Thermodynamic parameters such as the equilibrium constant and standard Gibbs or metabolic energy of the reaction are properties only of the complete chemical reaction catalysed, yet worth mentioning in biocatalyst characterisation because they can limit reaction rate, yield and efficiency. Similarly, the process conditions have a major effect on the kinetic and thermodynamic parameters. The parameters are calculated from a series of experimental raw data. Enzyme activity data are widely distributed in the literature and databases and are used when inferring and comparing reaction specificity and mechanisms, when comparing enzymes from various organisms, when trying to understand the physiological function of an enzyme and when making dynamic pathway models to understand genome function.
Biochemical parameter values vary with the conditions around the biocatalyst. Neither the comparison nor corroboration, analysis or interpretation of this data is possible without specifying those conditions in the assessments. A complete description of the experiment including the materials and methods is therefore necessary for the data to be interoperable and FAIR, i.e. useful for the scientific community at large. Standards for reporting data, definitions of metadata and frameworks for structuring the data for the publication in databases and repositories and for the data exchange greatly assist researchers in carrying out the above tasks by sharing data, reproducing recent findings and collaborating in distributed projects.
Adherence to standards comes with extra requirements in terms of equipment, expense, training, assay conditions and assay time and is not always of immediate benefit of the study at hand. Yet, the utility of the data that comes out is greatly enhanced by the standardisation as is the impact of the work done. The increased impact and citation rate as well as the ‘quality stamp’ obtained, should motivate the adoption of the standards by the community in order to generate complete and robust datasets (manually written or in electronic notebooks) and to apply tools that allow interchangeability of data and to make these datasets publicly findable, available, interoperable and reusable in high quality.

- Tasks to perform -
(A) Turn the paragraph in the passage on biocatalysis data reporting that begins "Adherence to standards comes with" into a short bulleted list that keeps its main facts.
(B) According to the passage on biocatalysis data reporting, why must a complete description of the experiment, including materials and methods, be provided?
(C) In the passage on biocatalysis data reporting, which parameters are described as properties only of the complete chemical reaction catalyzed?
The listing has no connection to the passage on biocatalysis data reporting.

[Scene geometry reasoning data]
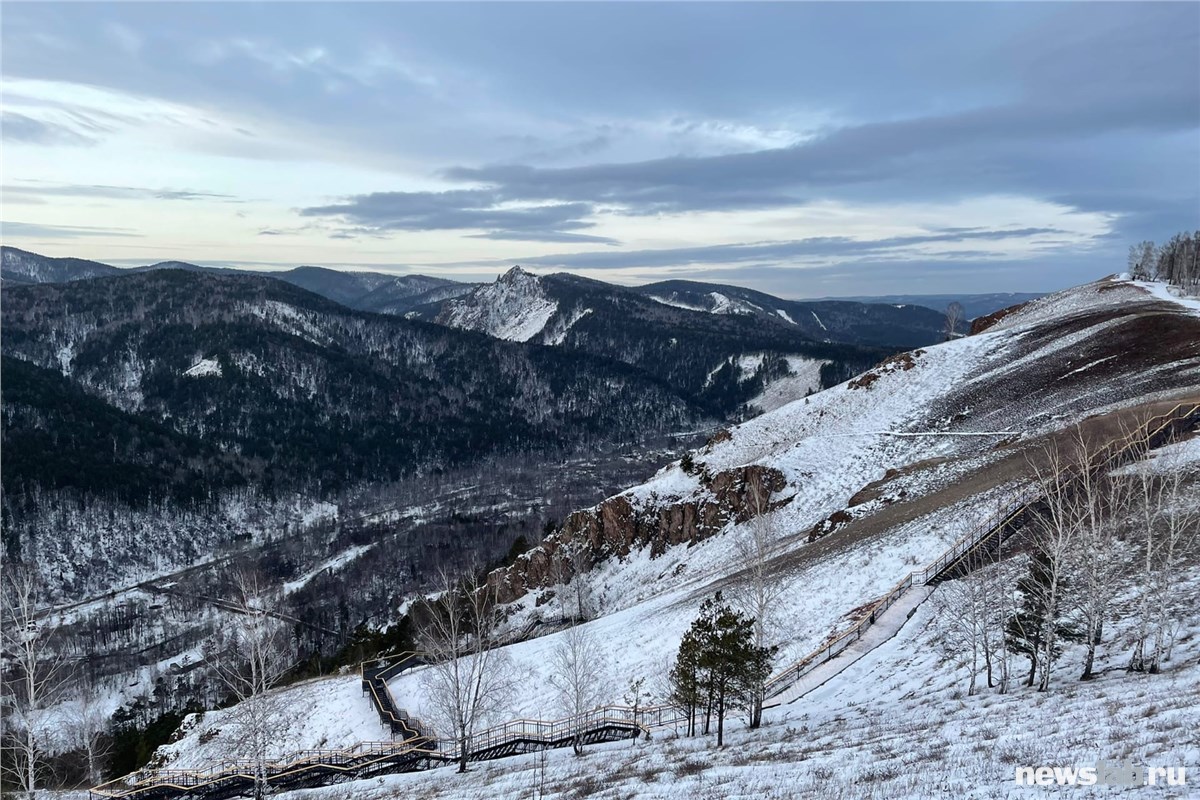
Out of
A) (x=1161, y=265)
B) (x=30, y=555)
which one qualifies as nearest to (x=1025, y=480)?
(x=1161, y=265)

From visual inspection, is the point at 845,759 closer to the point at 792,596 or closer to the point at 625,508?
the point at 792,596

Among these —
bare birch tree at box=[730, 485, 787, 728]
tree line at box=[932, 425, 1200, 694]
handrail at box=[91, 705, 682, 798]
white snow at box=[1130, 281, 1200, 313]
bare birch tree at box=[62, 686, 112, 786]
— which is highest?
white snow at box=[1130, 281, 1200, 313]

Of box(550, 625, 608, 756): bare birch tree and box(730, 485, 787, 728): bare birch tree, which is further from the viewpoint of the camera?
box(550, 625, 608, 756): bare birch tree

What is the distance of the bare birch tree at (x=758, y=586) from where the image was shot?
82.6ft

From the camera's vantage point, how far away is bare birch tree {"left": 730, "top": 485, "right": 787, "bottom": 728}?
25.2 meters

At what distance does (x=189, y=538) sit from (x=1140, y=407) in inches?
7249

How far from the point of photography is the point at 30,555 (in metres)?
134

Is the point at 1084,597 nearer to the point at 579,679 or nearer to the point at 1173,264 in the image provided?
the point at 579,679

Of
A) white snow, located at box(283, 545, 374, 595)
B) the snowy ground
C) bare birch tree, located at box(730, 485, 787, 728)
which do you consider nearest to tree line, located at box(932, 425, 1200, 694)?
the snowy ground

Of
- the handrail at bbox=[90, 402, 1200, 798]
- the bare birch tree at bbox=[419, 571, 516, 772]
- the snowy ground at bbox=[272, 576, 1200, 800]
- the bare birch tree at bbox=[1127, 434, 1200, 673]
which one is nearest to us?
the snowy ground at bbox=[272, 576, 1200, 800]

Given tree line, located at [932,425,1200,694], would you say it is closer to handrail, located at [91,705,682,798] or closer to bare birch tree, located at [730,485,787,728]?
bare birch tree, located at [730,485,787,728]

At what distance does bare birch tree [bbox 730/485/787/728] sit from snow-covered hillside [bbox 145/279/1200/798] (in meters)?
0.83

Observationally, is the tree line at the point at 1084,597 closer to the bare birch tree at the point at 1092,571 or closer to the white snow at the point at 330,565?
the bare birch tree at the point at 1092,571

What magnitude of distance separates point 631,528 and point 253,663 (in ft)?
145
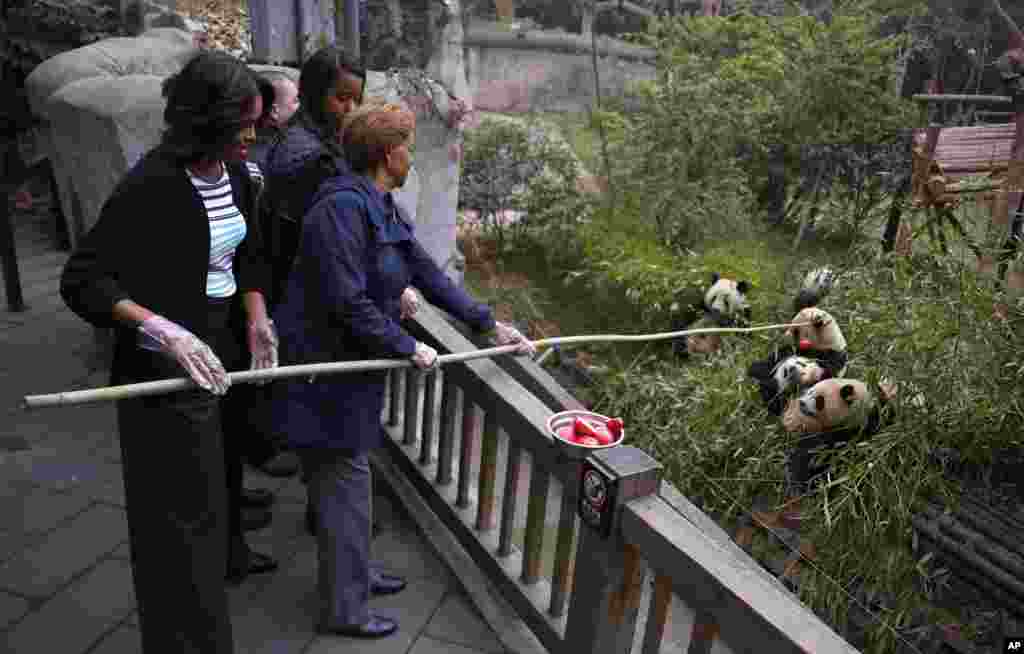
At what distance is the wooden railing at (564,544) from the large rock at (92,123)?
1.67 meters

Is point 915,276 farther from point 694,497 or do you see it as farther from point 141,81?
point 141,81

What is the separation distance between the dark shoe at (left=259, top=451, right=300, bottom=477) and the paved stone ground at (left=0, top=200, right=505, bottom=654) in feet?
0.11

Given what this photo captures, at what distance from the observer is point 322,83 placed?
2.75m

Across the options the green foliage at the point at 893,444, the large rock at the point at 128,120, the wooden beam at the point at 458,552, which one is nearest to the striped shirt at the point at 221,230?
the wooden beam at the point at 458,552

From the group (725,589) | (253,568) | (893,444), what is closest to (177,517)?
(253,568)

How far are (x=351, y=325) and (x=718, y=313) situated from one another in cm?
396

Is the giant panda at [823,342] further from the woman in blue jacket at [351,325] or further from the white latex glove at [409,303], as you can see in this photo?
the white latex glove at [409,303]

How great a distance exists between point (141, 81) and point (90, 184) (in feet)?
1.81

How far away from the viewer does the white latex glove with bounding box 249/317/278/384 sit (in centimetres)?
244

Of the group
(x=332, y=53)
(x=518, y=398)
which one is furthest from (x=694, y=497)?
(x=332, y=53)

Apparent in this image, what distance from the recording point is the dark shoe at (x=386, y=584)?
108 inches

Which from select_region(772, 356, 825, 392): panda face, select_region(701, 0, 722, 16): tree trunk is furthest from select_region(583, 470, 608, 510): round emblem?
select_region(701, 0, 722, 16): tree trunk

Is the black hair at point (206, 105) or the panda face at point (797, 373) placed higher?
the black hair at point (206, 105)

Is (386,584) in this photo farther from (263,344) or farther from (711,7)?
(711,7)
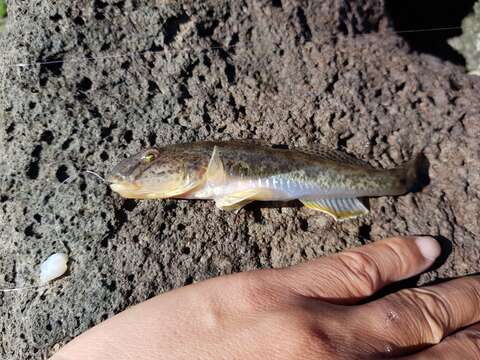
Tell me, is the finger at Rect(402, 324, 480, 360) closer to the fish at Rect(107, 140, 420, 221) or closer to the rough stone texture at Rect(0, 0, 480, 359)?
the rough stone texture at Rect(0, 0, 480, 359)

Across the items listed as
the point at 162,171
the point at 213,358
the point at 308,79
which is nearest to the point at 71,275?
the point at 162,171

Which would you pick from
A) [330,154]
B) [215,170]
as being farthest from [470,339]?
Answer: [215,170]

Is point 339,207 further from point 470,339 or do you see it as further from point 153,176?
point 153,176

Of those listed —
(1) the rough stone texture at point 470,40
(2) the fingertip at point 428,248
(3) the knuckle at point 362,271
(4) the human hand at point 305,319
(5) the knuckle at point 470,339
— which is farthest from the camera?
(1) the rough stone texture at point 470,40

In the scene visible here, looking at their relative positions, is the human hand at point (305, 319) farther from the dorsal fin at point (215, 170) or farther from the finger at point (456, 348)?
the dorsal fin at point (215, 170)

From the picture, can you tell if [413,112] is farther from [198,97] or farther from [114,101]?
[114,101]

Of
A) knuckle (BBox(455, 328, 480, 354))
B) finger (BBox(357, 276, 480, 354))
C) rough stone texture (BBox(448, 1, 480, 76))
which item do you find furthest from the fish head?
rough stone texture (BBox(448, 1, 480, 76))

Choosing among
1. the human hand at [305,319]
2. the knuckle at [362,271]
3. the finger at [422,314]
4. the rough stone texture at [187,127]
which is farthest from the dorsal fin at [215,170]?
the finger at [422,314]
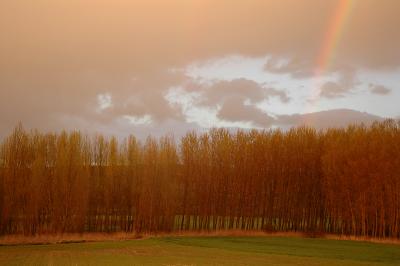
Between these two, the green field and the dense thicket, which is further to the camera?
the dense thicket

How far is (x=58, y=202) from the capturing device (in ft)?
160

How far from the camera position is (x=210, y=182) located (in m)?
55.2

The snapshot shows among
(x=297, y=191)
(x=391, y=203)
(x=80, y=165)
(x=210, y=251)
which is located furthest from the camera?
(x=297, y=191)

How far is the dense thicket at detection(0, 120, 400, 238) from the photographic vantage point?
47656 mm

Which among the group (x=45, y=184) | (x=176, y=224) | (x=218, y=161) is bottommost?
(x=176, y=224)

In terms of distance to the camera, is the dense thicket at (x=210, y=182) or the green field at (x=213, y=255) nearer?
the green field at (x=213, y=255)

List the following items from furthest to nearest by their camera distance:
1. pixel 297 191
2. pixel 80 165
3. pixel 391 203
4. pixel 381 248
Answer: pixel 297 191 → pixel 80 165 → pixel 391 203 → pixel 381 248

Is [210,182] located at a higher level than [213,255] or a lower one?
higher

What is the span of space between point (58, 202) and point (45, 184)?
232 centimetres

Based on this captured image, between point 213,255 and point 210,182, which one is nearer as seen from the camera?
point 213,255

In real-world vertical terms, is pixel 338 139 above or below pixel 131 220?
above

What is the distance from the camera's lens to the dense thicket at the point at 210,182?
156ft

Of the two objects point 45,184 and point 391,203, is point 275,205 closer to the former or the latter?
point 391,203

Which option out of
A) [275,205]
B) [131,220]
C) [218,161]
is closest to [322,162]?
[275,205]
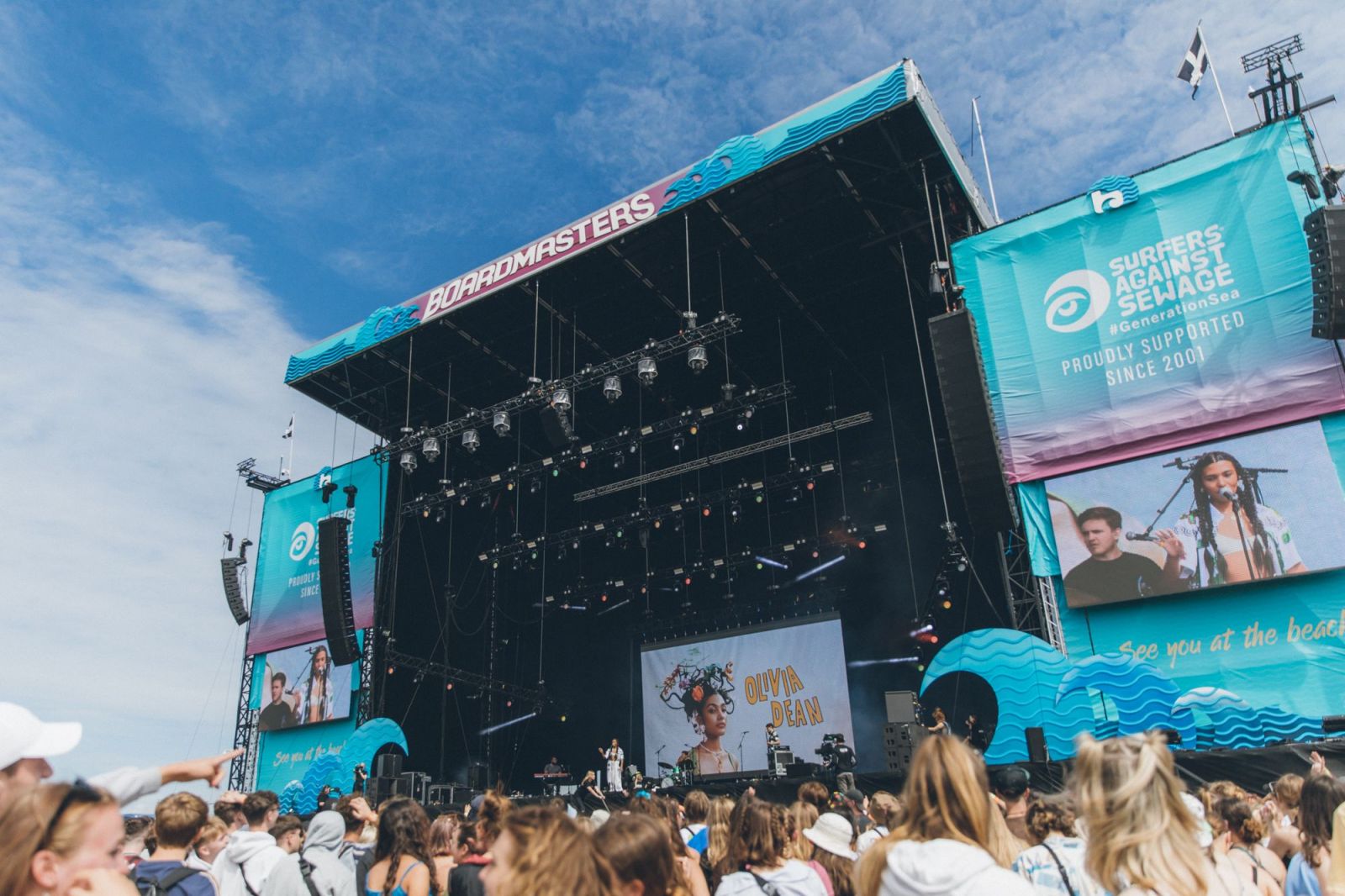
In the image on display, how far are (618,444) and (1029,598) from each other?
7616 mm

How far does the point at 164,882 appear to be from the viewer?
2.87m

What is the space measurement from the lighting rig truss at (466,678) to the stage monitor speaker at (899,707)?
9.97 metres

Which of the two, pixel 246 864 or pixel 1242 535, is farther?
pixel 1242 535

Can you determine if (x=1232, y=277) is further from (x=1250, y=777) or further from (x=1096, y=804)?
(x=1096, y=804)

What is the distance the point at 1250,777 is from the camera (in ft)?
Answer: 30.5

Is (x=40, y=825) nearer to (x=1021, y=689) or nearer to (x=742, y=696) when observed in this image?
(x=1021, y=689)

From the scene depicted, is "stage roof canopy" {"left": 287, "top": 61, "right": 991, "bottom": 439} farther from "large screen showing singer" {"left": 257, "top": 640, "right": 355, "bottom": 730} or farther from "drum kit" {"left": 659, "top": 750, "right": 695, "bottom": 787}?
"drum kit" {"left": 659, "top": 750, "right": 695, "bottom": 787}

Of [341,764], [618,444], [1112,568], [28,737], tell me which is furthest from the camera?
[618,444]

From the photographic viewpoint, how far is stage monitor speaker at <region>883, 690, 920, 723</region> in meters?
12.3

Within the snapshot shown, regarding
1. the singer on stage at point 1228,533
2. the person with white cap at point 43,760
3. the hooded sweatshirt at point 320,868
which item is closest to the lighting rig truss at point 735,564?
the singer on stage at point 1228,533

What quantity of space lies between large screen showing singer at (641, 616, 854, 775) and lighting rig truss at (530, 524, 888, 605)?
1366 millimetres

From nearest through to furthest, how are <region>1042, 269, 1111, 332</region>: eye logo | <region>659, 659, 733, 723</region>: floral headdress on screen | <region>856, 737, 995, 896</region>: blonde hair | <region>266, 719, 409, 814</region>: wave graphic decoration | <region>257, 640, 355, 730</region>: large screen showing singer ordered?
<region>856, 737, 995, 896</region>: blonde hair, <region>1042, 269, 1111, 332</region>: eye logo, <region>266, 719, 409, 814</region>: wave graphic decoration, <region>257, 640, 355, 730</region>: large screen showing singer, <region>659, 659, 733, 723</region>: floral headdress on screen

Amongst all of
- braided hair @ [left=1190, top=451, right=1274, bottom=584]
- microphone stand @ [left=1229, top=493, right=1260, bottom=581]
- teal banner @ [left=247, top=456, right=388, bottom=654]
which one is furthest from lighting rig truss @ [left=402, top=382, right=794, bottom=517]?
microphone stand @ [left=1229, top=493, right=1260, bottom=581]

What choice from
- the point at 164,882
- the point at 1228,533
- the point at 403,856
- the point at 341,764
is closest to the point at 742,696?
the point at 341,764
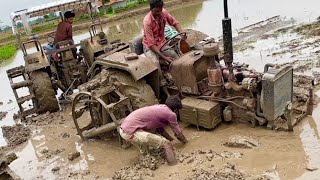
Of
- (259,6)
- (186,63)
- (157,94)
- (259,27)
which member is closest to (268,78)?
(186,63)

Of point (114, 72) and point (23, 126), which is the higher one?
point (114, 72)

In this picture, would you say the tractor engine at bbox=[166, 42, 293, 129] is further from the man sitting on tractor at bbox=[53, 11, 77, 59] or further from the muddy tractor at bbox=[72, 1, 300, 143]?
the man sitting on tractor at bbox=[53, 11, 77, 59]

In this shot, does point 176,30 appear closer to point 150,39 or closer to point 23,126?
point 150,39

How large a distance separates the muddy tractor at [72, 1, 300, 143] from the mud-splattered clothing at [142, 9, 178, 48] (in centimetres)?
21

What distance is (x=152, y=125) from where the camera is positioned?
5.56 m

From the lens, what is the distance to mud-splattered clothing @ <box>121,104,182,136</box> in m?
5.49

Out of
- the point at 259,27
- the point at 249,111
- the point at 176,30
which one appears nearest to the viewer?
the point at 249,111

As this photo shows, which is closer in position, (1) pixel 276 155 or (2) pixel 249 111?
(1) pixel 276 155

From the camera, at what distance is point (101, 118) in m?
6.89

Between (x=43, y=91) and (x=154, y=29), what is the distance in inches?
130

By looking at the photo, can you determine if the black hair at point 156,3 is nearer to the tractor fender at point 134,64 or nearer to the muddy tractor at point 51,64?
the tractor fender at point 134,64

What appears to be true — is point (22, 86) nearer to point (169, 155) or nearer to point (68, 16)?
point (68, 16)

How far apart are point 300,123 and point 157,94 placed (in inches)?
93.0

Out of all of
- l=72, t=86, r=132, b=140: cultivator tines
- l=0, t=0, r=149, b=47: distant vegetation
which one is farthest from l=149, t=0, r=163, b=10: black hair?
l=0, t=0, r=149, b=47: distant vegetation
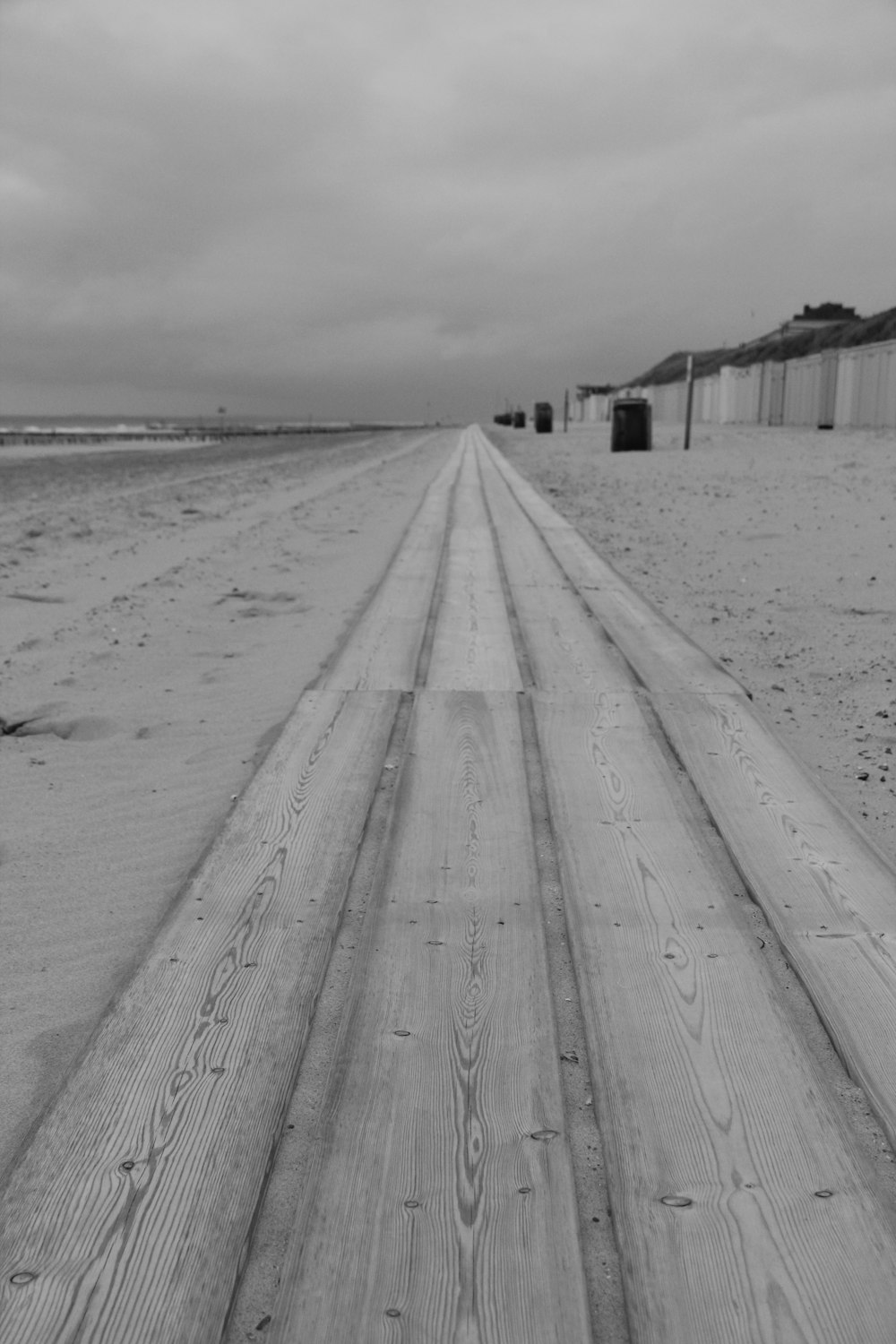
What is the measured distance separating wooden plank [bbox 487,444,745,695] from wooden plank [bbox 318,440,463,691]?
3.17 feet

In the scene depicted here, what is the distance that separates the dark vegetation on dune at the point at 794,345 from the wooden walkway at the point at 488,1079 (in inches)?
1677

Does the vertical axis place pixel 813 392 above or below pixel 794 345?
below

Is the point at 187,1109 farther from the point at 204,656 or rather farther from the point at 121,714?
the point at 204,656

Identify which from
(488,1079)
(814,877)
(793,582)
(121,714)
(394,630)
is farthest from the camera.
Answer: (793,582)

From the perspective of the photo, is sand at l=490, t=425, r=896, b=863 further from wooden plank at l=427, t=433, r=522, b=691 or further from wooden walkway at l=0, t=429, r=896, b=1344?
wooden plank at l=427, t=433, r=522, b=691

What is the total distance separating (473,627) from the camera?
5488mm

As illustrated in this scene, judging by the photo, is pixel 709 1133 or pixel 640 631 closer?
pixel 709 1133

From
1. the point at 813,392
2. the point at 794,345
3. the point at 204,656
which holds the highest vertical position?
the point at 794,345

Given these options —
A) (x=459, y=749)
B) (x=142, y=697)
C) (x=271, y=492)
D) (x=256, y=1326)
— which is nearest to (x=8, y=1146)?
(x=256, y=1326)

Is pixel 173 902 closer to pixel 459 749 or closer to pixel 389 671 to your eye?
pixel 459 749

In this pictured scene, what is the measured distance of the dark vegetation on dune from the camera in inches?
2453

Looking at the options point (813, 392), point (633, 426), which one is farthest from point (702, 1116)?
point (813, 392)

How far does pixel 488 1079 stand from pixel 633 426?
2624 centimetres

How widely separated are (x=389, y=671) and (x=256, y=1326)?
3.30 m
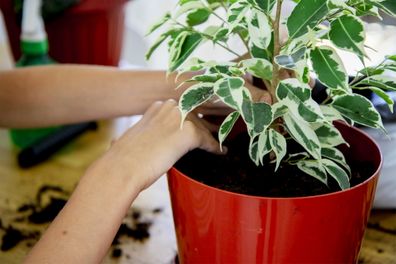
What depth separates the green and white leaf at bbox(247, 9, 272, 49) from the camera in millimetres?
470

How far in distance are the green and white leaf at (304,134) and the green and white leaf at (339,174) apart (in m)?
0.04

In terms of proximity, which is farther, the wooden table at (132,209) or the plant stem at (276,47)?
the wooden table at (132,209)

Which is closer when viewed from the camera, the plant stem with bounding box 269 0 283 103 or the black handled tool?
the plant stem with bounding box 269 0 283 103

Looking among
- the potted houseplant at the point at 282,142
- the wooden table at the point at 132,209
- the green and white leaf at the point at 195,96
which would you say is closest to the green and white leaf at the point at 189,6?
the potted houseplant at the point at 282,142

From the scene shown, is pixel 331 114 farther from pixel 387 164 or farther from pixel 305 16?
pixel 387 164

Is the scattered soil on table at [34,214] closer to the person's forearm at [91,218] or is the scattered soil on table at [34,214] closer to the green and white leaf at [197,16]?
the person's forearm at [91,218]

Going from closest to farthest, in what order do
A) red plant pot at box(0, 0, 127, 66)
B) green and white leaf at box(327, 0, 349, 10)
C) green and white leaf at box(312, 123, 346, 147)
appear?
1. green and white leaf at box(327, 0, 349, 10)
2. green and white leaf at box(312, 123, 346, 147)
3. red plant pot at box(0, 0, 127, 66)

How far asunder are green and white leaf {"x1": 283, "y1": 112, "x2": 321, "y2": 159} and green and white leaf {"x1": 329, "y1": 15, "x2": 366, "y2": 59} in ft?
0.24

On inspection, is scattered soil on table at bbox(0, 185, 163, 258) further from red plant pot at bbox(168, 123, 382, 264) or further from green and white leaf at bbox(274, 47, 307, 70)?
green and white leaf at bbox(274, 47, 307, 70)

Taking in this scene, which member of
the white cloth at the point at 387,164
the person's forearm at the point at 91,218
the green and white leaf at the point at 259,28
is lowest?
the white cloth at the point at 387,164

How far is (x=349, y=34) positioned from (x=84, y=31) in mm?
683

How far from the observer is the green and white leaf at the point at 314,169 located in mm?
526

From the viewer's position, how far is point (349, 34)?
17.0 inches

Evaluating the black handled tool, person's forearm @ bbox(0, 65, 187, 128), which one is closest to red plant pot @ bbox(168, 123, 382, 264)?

- Solutions below -
(A)
- Following standards adds demands on equipment, expense, training, assay conditions and assay time, and may not benefit the study at hand right away.
- Standardization greatly increases the usefulness of the resulting data and the impact of the work.
- Higher impact and citation rates, along with the "quality stamp," should encourage the community to adopt standards in order to:
  - generate complete, robust datasets, whether written manually or in electronic notebooks
  - apply tools that make data interchangeable
  - make datasets publicly findable, available, interoperable and reusable in high quality

(B) Biochemical parameter values vary with the conditions around the biocatalyst. Without those conditions specified, the data cannot be compared, corroborated, analyzed or interpreted. A full description is therefore needed for the data to be interoperable and FAIR, that is, useful to the scientific community at large.

(C) Thermodynamic parameters such as the equilibrium constant and the standard Gibbs or metabolic energy of the reaction.